After various attempts, Élisa Lemonnier managed to create the Société de protection maternelle ("League of maternal protection"), which on 9 May 1862 became the Société pour l'enseignement professionnel des femmes ("Society for Vocational Education of Women"). A building was rented in Élisa Lemonnier's name at 9, rue de la Perle, and on 1 October 1862, the first vocational school for girls was opened. The rapid success of this first school led to the opening of a second at 72 rue Rochechouart.
However, exhausted by her work, Élisa Lemonnier died at 60 on 5 June 1865 after an illness lasting a few days.

==Legacy==

Caroline de Barrau became interested in educational issues and won the respect of Élisa Lemonnier while raising her own children.
She gathered children of both sexes around her daughter and two sons, and chose teachers to work under her direction.
She went on to pioneer women's preparation for university entrance, until then closed to women, and succeeded in having her daughter and other young women "intellectually prepared for work of university grade" admitted to study medicine at the University of Paris.
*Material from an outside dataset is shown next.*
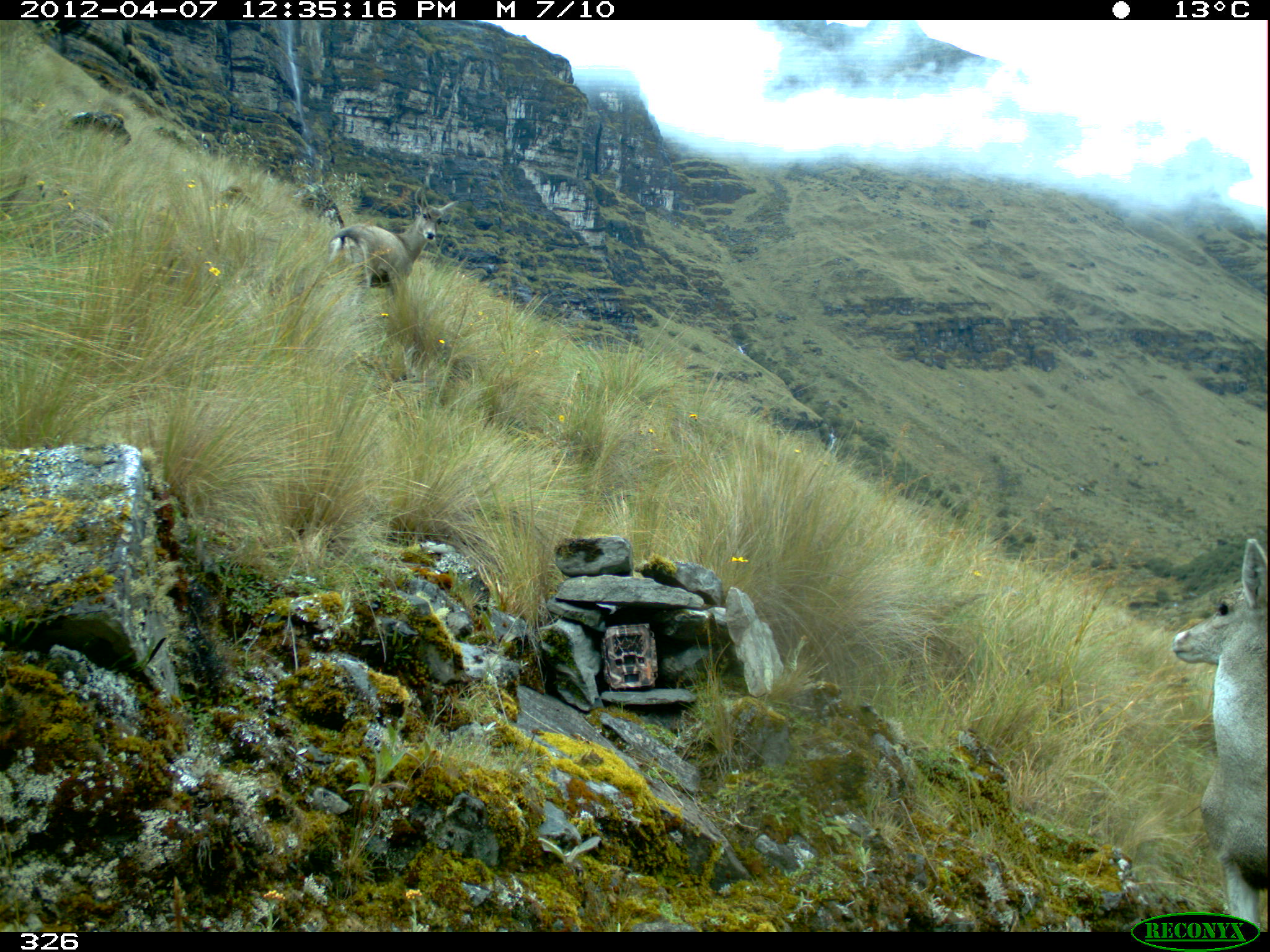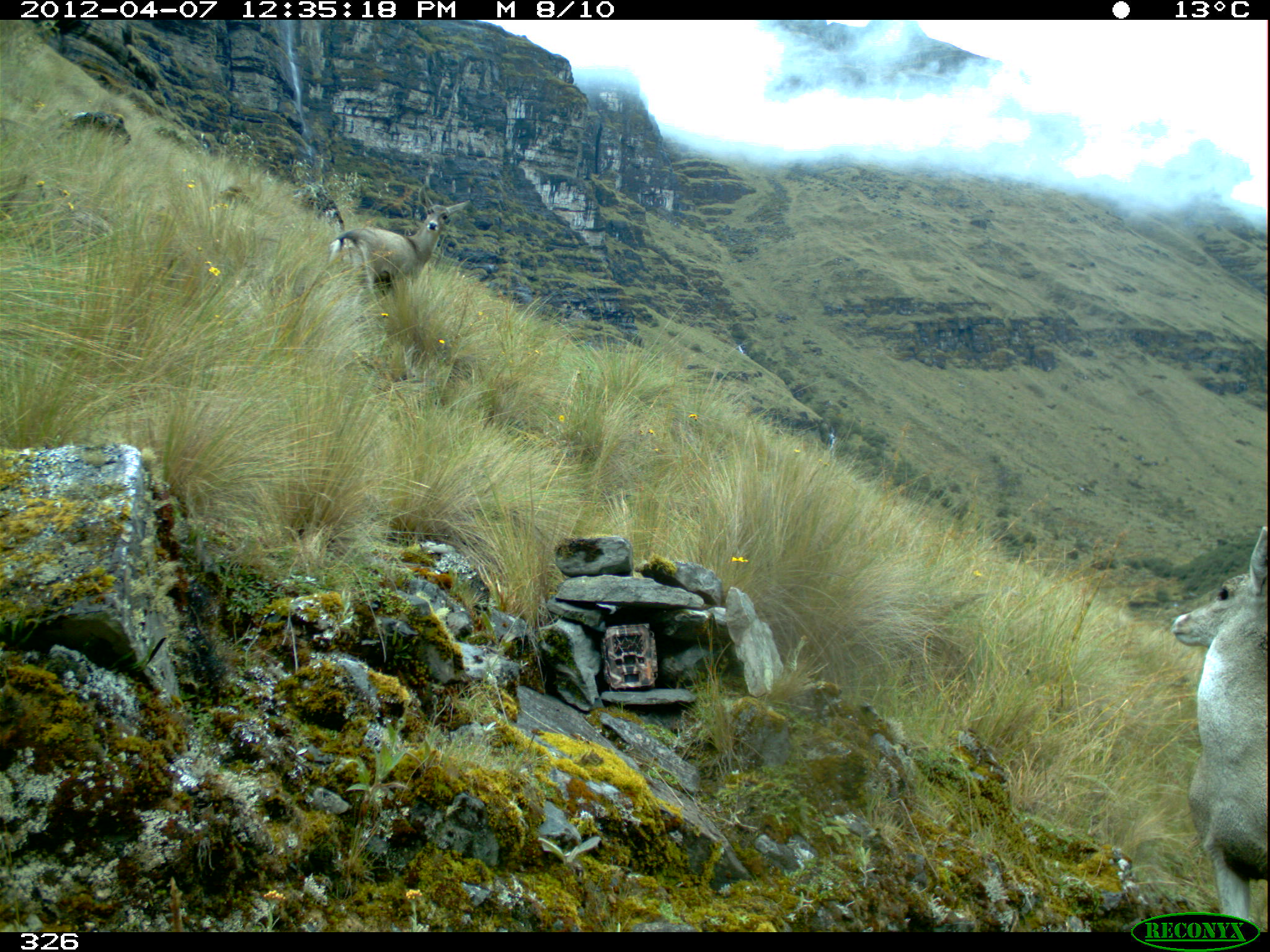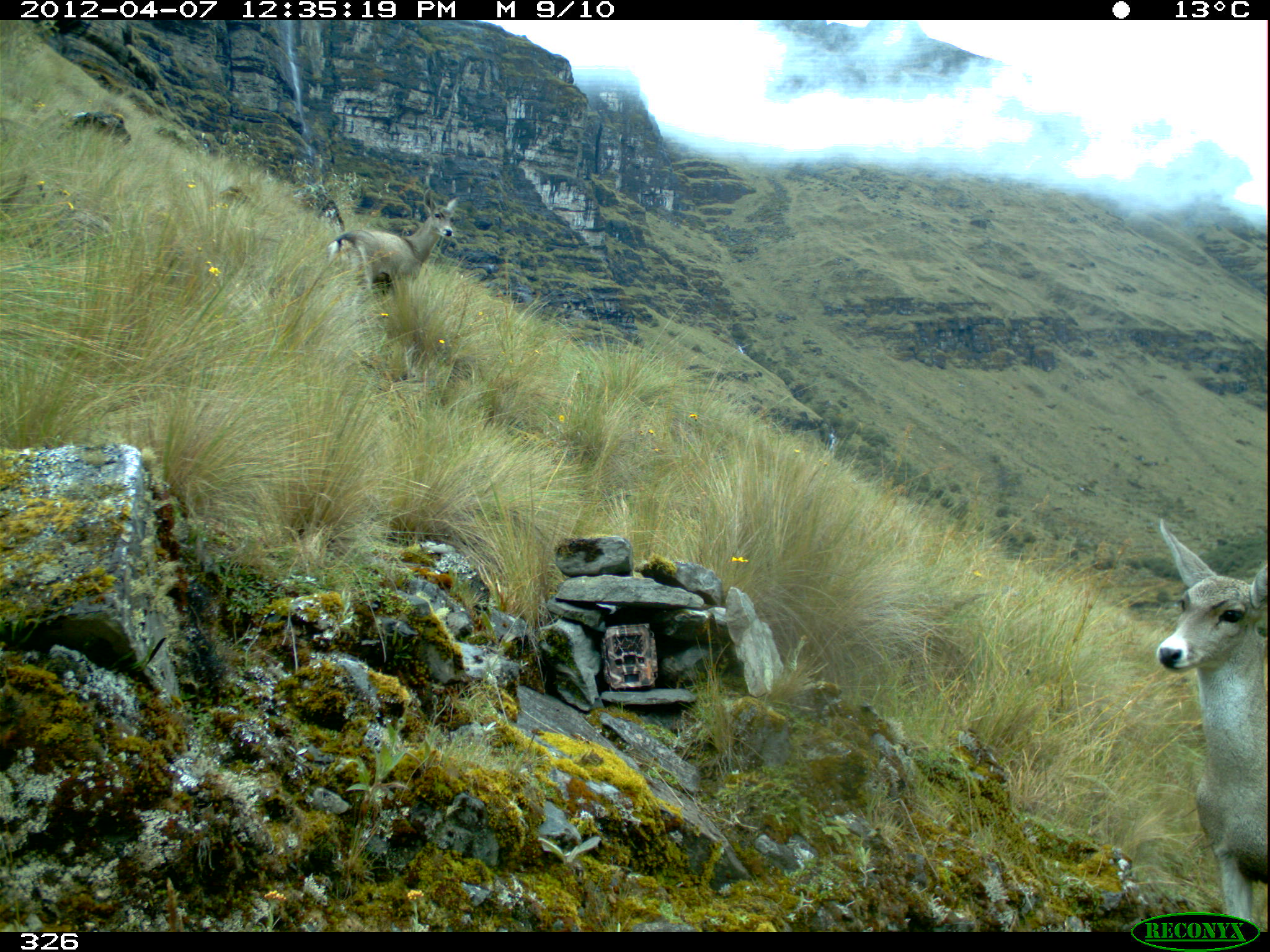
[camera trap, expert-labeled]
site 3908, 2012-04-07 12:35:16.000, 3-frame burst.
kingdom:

The new form of education was so suitable to the needs of contemporary society that the example was soon followed abroad, first in Switzerland, Belgium and Italy.
Several of the large French provincial cities opened vocational schools for girls. The Élisa Lemonnier schools won a gold medal at the Universal Exposition of 1878.
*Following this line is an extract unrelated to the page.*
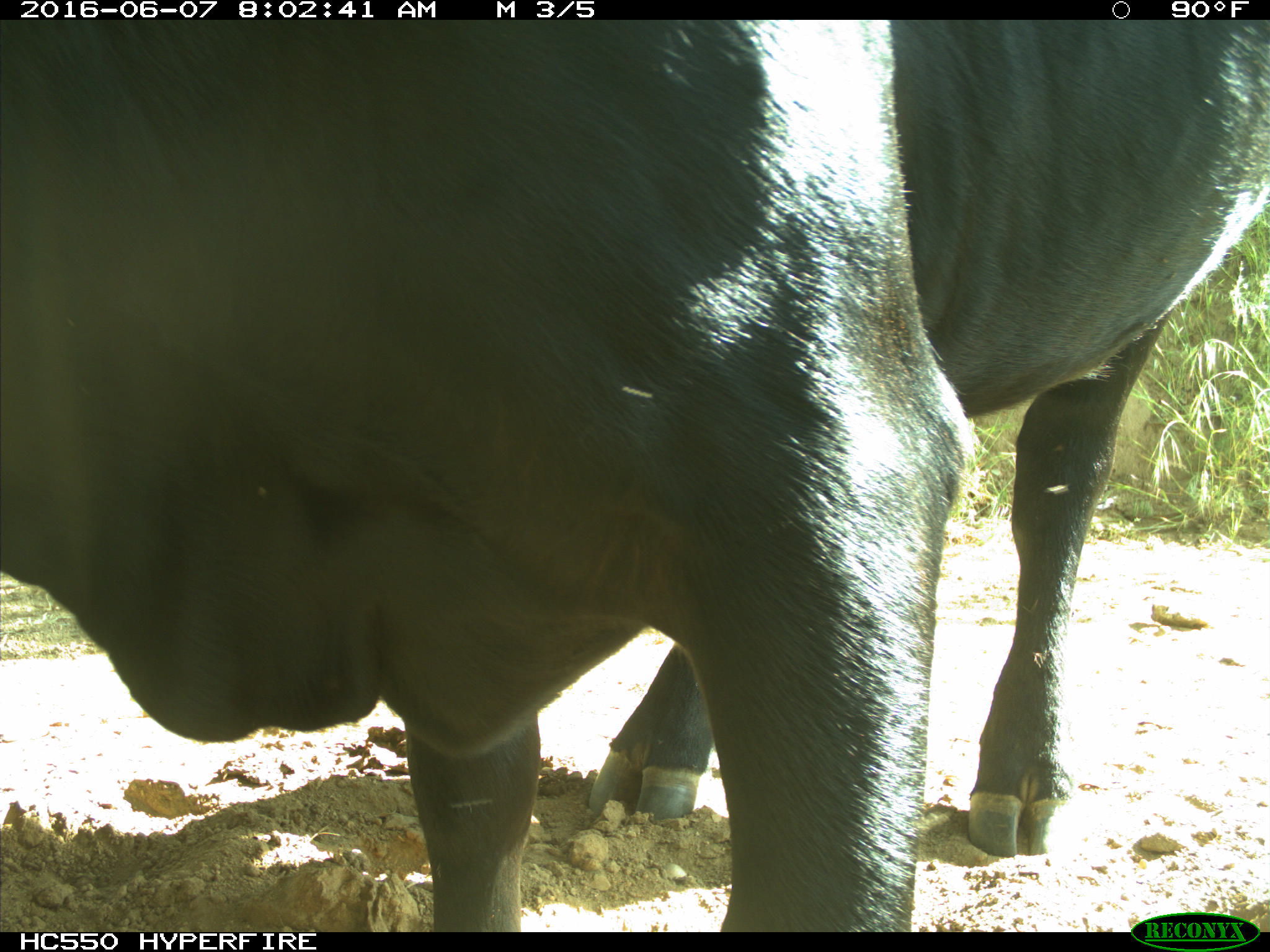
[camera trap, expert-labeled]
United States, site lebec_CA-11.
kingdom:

On 11 December 1880 a law on the organization of this new type of school was issued.
The municipality of Paris opened its first vocational school for girls along the lines set down by Élisa Lemonnier in 1882.
The two schools in Paris were assigned to the City of Paris on 1 October 1906, and one still bears the name of Élisa Lemonnier.
The École Duperré now specializes in commercial art.
A street in Paris is named after Élisa Lemonnier.